>> begin Data lines

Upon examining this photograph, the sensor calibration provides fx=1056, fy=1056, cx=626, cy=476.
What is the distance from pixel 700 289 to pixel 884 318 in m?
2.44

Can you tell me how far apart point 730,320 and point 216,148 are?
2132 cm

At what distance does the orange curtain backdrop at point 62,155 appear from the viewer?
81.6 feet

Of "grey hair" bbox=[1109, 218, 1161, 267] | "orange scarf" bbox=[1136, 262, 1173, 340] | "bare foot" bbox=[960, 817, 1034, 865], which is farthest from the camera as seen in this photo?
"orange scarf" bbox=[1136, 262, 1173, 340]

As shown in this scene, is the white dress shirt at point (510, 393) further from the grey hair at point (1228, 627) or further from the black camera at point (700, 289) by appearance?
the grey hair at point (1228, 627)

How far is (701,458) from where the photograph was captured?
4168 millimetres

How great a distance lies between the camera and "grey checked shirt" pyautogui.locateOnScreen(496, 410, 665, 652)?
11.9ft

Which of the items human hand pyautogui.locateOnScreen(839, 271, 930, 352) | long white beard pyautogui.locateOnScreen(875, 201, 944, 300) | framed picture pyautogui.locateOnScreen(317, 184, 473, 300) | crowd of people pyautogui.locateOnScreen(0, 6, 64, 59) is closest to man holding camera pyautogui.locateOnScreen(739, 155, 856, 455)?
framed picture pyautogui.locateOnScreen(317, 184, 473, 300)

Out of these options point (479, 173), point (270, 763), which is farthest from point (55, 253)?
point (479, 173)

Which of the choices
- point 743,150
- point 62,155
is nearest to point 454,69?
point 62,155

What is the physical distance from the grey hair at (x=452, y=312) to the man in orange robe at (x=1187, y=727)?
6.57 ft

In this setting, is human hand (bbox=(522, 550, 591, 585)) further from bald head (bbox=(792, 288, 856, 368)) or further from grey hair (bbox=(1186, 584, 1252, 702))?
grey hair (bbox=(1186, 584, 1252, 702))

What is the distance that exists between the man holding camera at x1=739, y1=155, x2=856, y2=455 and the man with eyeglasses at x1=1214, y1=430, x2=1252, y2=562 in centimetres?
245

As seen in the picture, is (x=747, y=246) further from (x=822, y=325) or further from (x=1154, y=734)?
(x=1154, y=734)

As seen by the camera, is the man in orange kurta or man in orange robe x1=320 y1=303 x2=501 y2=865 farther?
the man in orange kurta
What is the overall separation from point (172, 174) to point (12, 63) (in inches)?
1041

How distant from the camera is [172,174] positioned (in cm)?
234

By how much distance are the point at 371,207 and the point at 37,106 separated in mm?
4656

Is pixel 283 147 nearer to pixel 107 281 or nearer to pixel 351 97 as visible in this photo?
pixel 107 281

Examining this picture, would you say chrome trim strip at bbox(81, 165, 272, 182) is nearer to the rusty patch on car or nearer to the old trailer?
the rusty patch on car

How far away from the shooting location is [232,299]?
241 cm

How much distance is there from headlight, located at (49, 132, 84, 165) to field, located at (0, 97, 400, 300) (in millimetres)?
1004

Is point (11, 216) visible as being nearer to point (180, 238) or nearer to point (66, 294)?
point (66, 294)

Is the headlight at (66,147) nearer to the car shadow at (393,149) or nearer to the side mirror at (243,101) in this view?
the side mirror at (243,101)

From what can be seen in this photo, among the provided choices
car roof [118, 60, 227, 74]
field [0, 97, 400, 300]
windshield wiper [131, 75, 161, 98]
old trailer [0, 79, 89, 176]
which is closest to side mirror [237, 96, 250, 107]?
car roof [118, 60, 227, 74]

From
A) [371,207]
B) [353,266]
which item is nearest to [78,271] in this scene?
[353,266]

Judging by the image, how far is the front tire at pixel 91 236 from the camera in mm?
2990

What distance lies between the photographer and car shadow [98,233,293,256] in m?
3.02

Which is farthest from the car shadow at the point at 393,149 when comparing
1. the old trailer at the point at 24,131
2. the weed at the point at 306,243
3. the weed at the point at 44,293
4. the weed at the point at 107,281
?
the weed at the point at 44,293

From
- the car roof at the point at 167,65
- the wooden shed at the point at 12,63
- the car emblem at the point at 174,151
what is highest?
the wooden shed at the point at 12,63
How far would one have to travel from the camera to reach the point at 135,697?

>> end Data lines

Copy out the material word for word and line for line.

Upon examining this photograph, the sensor calibration provides fx=1056, fy=1056, cx=626, cy=476.
What is the distance from pixel 700 289 to pixel 884 318 in m?
2.44

Can you tell me how far apart point 730,320 and point 216,148 are?
2132 cm

At what distance does the orange curtain backdrop at point 62,155 appear from the viewer?
81.6 feet

Of "grey hair" bbox=[1109, 218, 1161, 267] | "orange scarf" bbox=[1136, 262, 1173, 340] | "bare foot" bbox=[960, 817, 1034, 865], which is farthest from the camera as seen in this photo?
"orange scarf" bbox=[1136, 262, 1173, 340]

As shown in this scene, is the white dress shirt at point (510, 393) further from the grey hair at point (1228, 627) or further from the black camera at point (700, 289) by appearance?
the grey hair at point (1228, 627)

How far is (701,458) from where the photograph was captured?
4168 millimetres

How great a distance lies between the camera and "grey checked shirt" pyautogui.locateOnScreen(496, 410, 665, 652)?
11.9ft

Which of the items human hand pyautogui.locateOnScreen(839, 271, 930, 352) | long white beard pyautogui.locateOnScreen(875, 201, 944, 300) | framed picture pyautogui.locateOnScreen(317, 184, 473, 300) | crowd of people pyautogui.locateOnScreen(0, 6, 64, 59) is closest to man holding camera pyautogui.locateOnScreen(739, 155, 856, 455)?
framed picture pyautogui.locateOnScreen(317, 184, 473, 300)

Out of these options point (479, 173), point (270, 763), which is farthest from point (55, 253)?
point (479, 173)

Which of the choices
- point 743,150
- point 62,155
is nearest to point 454,69?
point 62,155

What is the physical distance from the grey hair at (x=452, y=312) to the man in orange robe at (x=1187, y=727)?
6.57 ft

In this setting, is human hand (bbox=(522, 550, 591, 585)) further from bald head (bbox=(792, 288, 856, 368)) or further from grey hair (bbox=(1186, 584, 1252, 702))?
grey hair (bbox=(1186, 584, 1252, 702))

What is the distance that exists between the man holding camera at x1=739, y1=155, x2=856, y2=455 and the man with eyeglasses at x1=1214, y1=430, x2=1252, y2=562 in centimetres?
245

As seen in the picture, is (x=747, y=246) further from (x=822, y=325) or further from (x=1154, y=734)?
(x=1154, y=734)

As seen by the camera, is the man in orange kurta or man in orange robe x1=320 y1=303 x2=501 y2=865 farther?
the man in orange kurta
What is the overall separation from point (172, 174) to point (12, 63) (in inches)?
1041

How distant from the camera is [172,174] positioned (in cm)?
234

By how much distance are the point at 371,207 and the point at 37,106 separated in mm?
4656

Is pixel 283 147 nearer to pixel 107 281 or nearer to pixel 351 97 as visible in this photo?
pixel 107 281

Examining this picture, would you say chrome trim strip at bbox(81, 165, 272, 182) is nearer to the rusty patch on car or nearer to the old trailer?
the rusty patch on car

How far away from the shooting location is [232,299]?
241 cm

How much distance is there from headlight, located at (49, 132, 84, 165) to field, located at (0, 97, 400, 300) (in millimetres)?
1004

Is point (11, 216) visible as being nearer to point (180, 238) or nearer to point (66, 294)?
point (66, 294)

Is the headlight at (66,147) nearer to the car shadow at (393,149) or nearer to the side mirror at (243,101) in this view?
the side mirror at (243,101)

From what can be seen in this photo, among the provided choices
car roof [118, 60, 227, 74]
field [0, 97, 400, 300]
windshield wiper [131, 75, 161, 98]
old trailer [0, 79, 89, 176]
which is closest to side mirror [237, 96, 250, 107]?
car roof [118, 60, 227, 74]

From
A) [371,207]
B) [353,266]
which item is nearest to [78,271] in this scene?
[353,266]

Judging by the image, how far is the front tire at pixel 91 236 from the camera in mm?
2990

What distance lies between the photographer and car shadow [98,233,293,256] in m?
3.02

Which is farthest from the car shadow at the point at 393,149 when comparing
1. the old trailer at the point at 24,131
2. the weed at the point at 306,243
3. the weed at the point at 44,293
4. the weed at the point at 107,281
?
the weed at the point at 44,293

From
- the car roof at the point at 167,65
- the wooden shed at the point at 12,63
- the car emblem at the point at 174,151
what is highest?
the wooden shed at the point at 12,63
How far would one have to travel from the camera to reach the point at 135,697?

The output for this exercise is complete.